Pour faire connaître le patrimoine immatériel de la Tunisie inscrit sur la liste du patrimoine mondial de l’UNESCO de la technique de pêche à la » charfiya » inscrite depuis 2020, l’Agence de Mise en Valeur du Patrimoine et de Promotion Culturelle (AMVPPC) et les Éditions du Patrimoine Maghreb-Méditerranée (EPMM/ALIF) ont publié la version arabe l’ouvrage » Kerkennah, l’archipel de la Charfiya » paru il y a quelques mois en français.
Le lecteur peut découvrir en 85 pages un ouvrage de format moyen rédigé par les auteurs et chercheurs Viviane Bettaieb et Ameur Oueslati avec une traduction assurée en arabe a par Mahmoud Dhebabou.
Il est illustré de photographies de Mohamed Salah Bettaieb, à travers une conception graphique et une infographie de Mohamed-Ali Jerbi et d’une calligraphie arabe embellie par le talent de Omar Jomni.La diversité géographique de l’île de Kerkennah, située dans le gouvernorat de Sfax, ainsi que son histoire et les méthodes de pêche qui y sont pratiquées y sont mentionnées.
Cette publication s’ouvre sur une carte de l’ile, dessinée par Hajer Gaâmoun qui y indique les noms des villages, des ports de pêche, des emplacements des balises ainsi que la hauteur de la terre par rapport au niveau de la mer.

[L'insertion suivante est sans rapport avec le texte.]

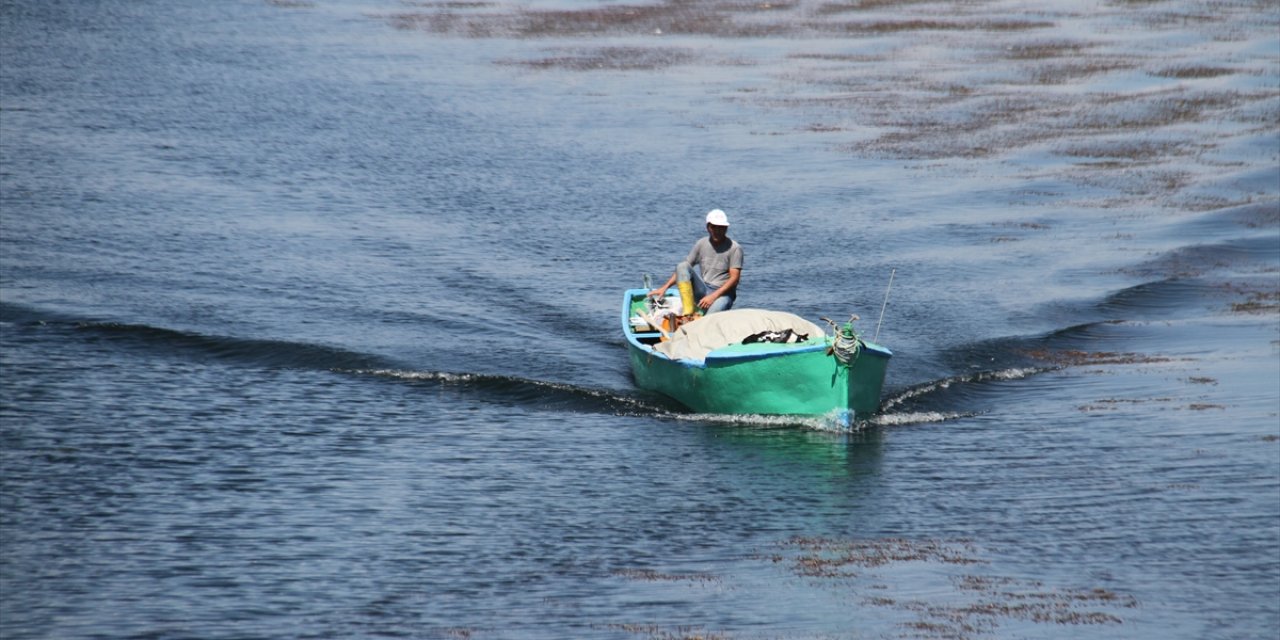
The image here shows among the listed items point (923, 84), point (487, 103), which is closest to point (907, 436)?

Les textes abordent aussi bien l’aspect historique de Kerkennah, que la place qu’occupait cette île pour les marins d’autrefois, pour qui elle constituait une escale permettant de se reposer, de s’abriter et de s’approvisionner en eau douce.
L’ouvrage passe également en revue les principaux sites historiques de l’île, ainsi que les personnalités et les civilisations qui s’y sont succédé, jusqu’au militant syndicaliste et homme politique martyr Farhat Hached, originaire de cette île.
Il dépeint également certains aspects des paysages naturels, de la culture et de la vie quotidienne de Kerkennah.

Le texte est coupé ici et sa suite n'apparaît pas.